Die Grünen sind bei der Wahl ähnlich steil abgestürzt wie die FDP, kommen allerdings von einem höheren Niveau. Ihr voraussichtlicher Kanzlerkandidat, Wirtschaftsminister Robert Habeck, hat für Montag angesichts der VW-Krise zu einem Autogipfel geladen. Die Parteispitze versucht einen Weg aus dem Negativ-Image zu finden.

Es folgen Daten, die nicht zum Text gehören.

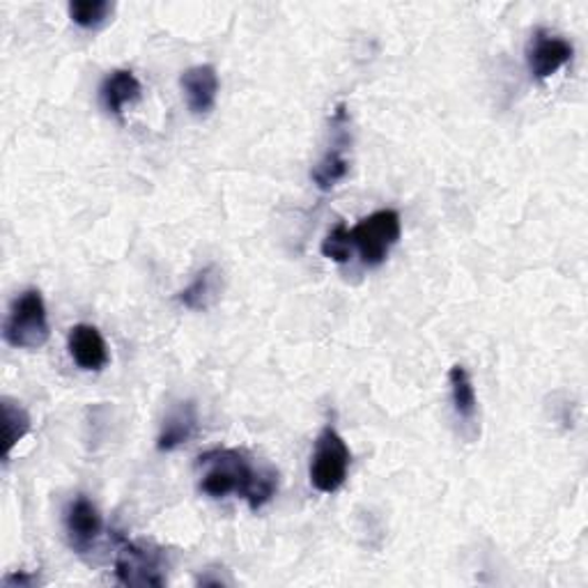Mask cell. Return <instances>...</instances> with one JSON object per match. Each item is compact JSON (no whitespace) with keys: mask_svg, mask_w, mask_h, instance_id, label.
Instances as JSON below:
<instances>
[{"mask_svg":"<svg viewBox=\"0 0 588 588\" xmlns=\"http://www.w3.org/2000/svg\"><path fill=\"white\" fill-rule=\"evenodd\" d=\"M70 19L85 30H95L102 23H106L115 10L113 3L109 0H74V3L68 6Z\"/></svg>","mask_w":588,"mask_h":588,"instance_id":"cell-16","label":"cell"},{"mask_svg":"<svg viewBox=\"0 0 588 588\" xmlns=\"http://www.w3.org/2000/svg\"><path fill=\"white\" fill-rule=\"evenodd\" d=\"M200 489L212 499H224L228 494L246 499L251 510L267 506L278 489V472L269 464H258L241 448H214L198 457Z\"/></svg>","mask_w":588,"mask_h":588,"instance_id":"cell-1","label":"cell"},{"mask_svg":"<svg viewBox=\"0 0 588 588\" xmlns=\"http://www.w3.org/2000/svg\"><path fill=\"white\" fill-rule=\"evenodd\" d=\"M350 462H352V453L343 435H340L333 425H324L316 442L311 470H308L311 485L322 494L338 492L348 481Z\"/></svg>","mask_w":588,"mask_h":588,"instance_id":"cell-3","label":"cell"},{"mask_svg":"<svg viewBox=\"0 0 588 588\" xmlns=\"http://www.w3.org/2000/svg\"><path fill=\"white\" fill-rule=\"evenodd\" d=\"M182 90L187 97L189 111L196 117H205L214 111L216 97H219V74L212 65H196L182 72Z\"/></svg>","mask_w":588,"mask_h":588,"instance_id":"cell-9","label":"cell"},{"mask_svg":"<svg viewBox=\"0 0 588 588\" xmlns=\"http://www.w3.org/2000/svg\"><path fill=\"white\" fill-rule=\"evenodd\" d=\"M331 134H333L331 147L327 149L324 157L318 162V166L311 171V179L316 182V187L320 192L336 189L338 184L343 182L350 173V159H348L350 115H348L345 104H338L333 115H331Z\"/></svg>","mask_w":588,"mask_h":588,"instance_id":"cell-6","label":"cell"},{"mask_svg":"<svg viewBox=\"0 0 588 588\" xmlns=\"http://www.w3.org/2000/svg\"><path fill=\"white\" fill-rule=\"evenodd\" d=\"M198 430V412L196 405L192 400L187 402H177L175 408H171V412L164 419L162 432L157 437V448L162 453L175 451L179 446L187 444Z\"/></svg>","mask_w":588,"mask_h":588,"instance_id":"cell-11","label":"cell"},{"mask_svg":"<svg viewBox=\"0 0 588 588\" xmlns=\"http://www.w3.org/2000/svg\"><path fill=\"white\" fill-rule=\"evenodd\" d=\"M448 384H451V400H453L455 414L462 421H472L478 412V398H476V389H474L470 370L455 363L448 370Z\"/></svg>","mask_w":588,"mask_h":588,"instance_id":"cell-14","label":"cell"},{"mask_svg":"<svg viewBox=\"0 0 588 588\" xmlns=\"http://www.w3.org/2000/svg\"><path fill=\"white\" fill-rule=\"evenodd\" d=\"M322 256L329 258L331 262L345 265L354 256V246L350 239V228L345 224H338L322 241Z\"/></svg>","mask_w":588,"mask_h":588,"instance_id":"cell-17","label":"cell"},{"mask_svg":"<svg viewBox=\"0 0 588 588\" xmlns=\"http://www.w3.org/2000/svg\"><path fill=\"white\" fill-rule=\"evenodd\" d=\"M402 224L395 209L373 212L350 228V239L365 267H380L400 241Z\"/></svg>","mask_w":588,"mask_h":588,"instance_id":"cell-4","label":"cell"},{"mask_svg":"<svg viewBox=\"0 0 588 588\" xmlns=\"http://www.w3.org/2000/svg\"><path fill=\"white\" fill-rule=\"evenodd\" d=\"M572 55H575L572 44L566 38L556 35L545 28L534 30L529 44H526V65H529V72L540 81L554 76L561 68H566Z\"/></svg>","mask_w":588,"mask_h":588,"instance_id":"cell-7","label":"cell"},{"mask_svg":"<svg viewBox=\"0 0 588 588\" xmlns=\"http://www.w3.org/2000/svg\"><path fill=\"white\" fill-rule=\"evenodd\" d=\"M141 92L143 85L134 72L115 70L104 79L100 87V100L111 115H122V109L141 100Z\"/></svg>","mask_w":588,"mask_h":588,"instance_id":"cell-12","label":"cell"},{"mask_svg":"<svg viewBox=\"0 0 588 588\" xmlns=\"http://www.w3.org/2000/svg\"><path fill=\"white\" fill-rule=\"evenodd\" d=\"M115 577L125 586H164L166 584L164 551L154 545L120 538L115 556Z\"/></svg>","mask_w":588,"mask_h":588,"instance_id":"cell-5","label":"cell"},{"mask_svg":"<svg viewBox=\"0 0 588 588\" xmlns=\"http://www.w3.org/2000/svg\"><path fill=\"white\" fill-rule=\"evenodd\" d=\"M70 354L81 370H102L109 363V348L102 331L92 324H76L68 340Z\"/></svg>","mask_w":588,"mask_h":588,"instance_id":"cell-10","label":"cell"},{"mask_svg":"<svg viewBox=\"0 0 588 588\" xmlns=\"http://www.w3.org/2000/svg\"><path fill=\"white\" fill-rule=\"evenodd\" d=\"M219 297H221V271L214 265L198 271L194 281L177 295L179 303L187 306L189 311H207Z\"/></svg>","mask_w":588,"mask_h":588,"instance_id":"cell-13","label":"cell"},{"mask_svg":"<svg viewBox=\"0 0 588 588\" xmlns=\"http://www.w3.org/2000/svg\"><path fill=\"white\" fill-rule=\"evenodd\" d=\"M104 522L97 510V506L92 504L87 497H76L68 510H65V534L68 543L76 554H87L95 547L97 538L102 536Z\"/></svg>","mask_w":588,"mask_h":588,"instance_id":"cell-8","label":"cell"},{"mask_svg":"<svg viewBox=\"0 0 588 588\" xmlns=\"http://www.w3.org/2000/svg\"><path fill=\"white\" fill-rule=\"evenodd\" d=\"M30 432V416L19 402L3 398V437H6V457L12 455L14 446Z\"/></svg>","mask_w":588,"mask_h":588,"instance_id":"cell-15","label":"cell"},{"mask_svg":"<svg viewBox=\"0 0 588 588\" xmlns=\"http://www.w3.org/2000/svg\"><path fill=\"white\" fill-rule=\"evenodd\" d=\"M49 336L51 327L42 292L35 288L21 292L12 301V308L3 327L6 343L17 350H38L47 343Z\"/></svg>","mask_w":588,"mask_h":588,"instance_id":"cell-2","label":"cell"},{"mask_svg":"<svg viewBox=\"0 0 588 588\" xmlns=\"http://www.w3.org/2000/svg\"><path fill=\"white\" fill-rule=\"evenodd\" d=\"M35 577H30V575H25V572H17V575H8L6 579H3V586H23V588H28V586H35Z\"/></svg>","mask_w":588,"mask_h":588,"instance_id":"cell-18","label":"cell"}]
</instances>
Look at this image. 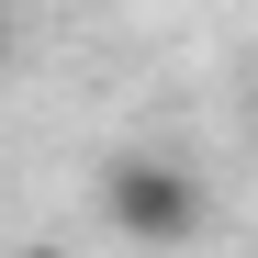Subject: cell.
<instances>
[{"mask_svg": "<svg viewBox=\"0 0 258 258\" xmlns=\"http://www.w3.org/2000/svg\"><path fill=\"white\" fill-rule=\"evenodd\" d=\"M247 123H258V90H247Z\"/></svg>", "mask_w": 258, "mask_h": 258, "instance_id": "277c9868", "label": "cell"}, {"mask_svg": "<svg viewBox=\"0 0 258 258\" xmlns=\"http://www.w3.org/2000/svg\"><path fill=\"white\" fill-rule=\"evenodd\" d=\"M101 213H112V236H135L146 258H168V247L202 236L213 191H202L191 157H168V146H123V157L101 168Z\"/></svg>", "mask_w": 258, "mask_h": 258, "instance_id": "6da1fadb", "label": "cell"}, {"mask_svg": "<svg viewBox=\"0 0 258 258\" xmlns=\"http://www.w3.org/2000/svg\"><path fill=\"white\" fill-rule=\"evenodd\" d=\"M12 258H79V247H12Z\"/></svg>", "mask_w": 258, "mask_h": 258, "instance_id": "7a4b0ae2", "label": "cell"}, {"mask_svg": "<svg viewBox=\"0 0 258 258\" xmlns=\"http://www.w3.org/2000/svg\"><path fill=\"white\" fill-rule=\"evenodd\" d=\"M0 68H12V23H0Z\"/></svg>", "mask_w": 258, "mask_h": 258, "instance_id": "3957f363", "label": "cell"}]
</instances>
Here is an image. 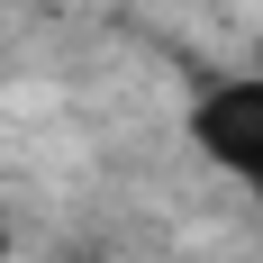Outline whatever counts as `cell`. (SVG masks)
<instances>
[{
    "instance_id": "cell-2",
    "label": "cell",
    "mask_w": 263,
    "mask_h": 263,
    "mask_svg": "<svg viewBox=\"0 0 263 263\" xmlns=\"http://www.w3.org/2000/svg\"><path fill=\"white\" fill-rule=\"evenodd\" d=\"M0 263H9V218H0Z\"/></svg>"
},
{
    "instance_id": "cell-1",
    "label": "cell",
    "mask_w": 263,
    "mask_h": 263,
    "mask_svg": "<svg viewBox=\"0 0 263 263\" xmlns=\"http://www.w3.org/2000/svg\"><path fill=\"white\" fill-rule=\"evenodd\" d=\"M191 145L263 200V82H209L191 100Z\"/></svg>"
}]
</instances>
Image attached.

Pistorius warnt vor der Erwartung „einer könnte der Messias sein“

Die Union hat der AfD entgegen der ursprünglichen Ankündigung von Parteichef Friedrich Merz auch in Brandenburg wenig entgegensetzen können. Merz hat sich vor wenigen Tagen von CSU-Chef Markus Söder zum Unions-Kanzlerkandidaten ausrufen lassen – die Brandenburger Wählerschaft scheint das nicht besonders interessiert zu haben. Söder könnte das zum Anlass für dezidierte Ratschläge an Merz nehmen.

Die AfD dürfte sich durch die Ergebnisse in ihrem zunehmend an den rechtsextremen Kräften der Partei ausgerichteten Kurs bestätigt fühlen, das Bündnis Sahra Wagenknecht (BSW) sich ermutigt fühlen, bei der Bundestagswahl die Linkspartei zu verdrängen.

Scholz hat kurz vor der Wahl angekündigt, in der Koalition sei die Zeit gekommen, „wo man klare Worte finden kann“. Und Pistorius warnte vorsorglich vor der Erwartung, „einer könnte der Messias sein“.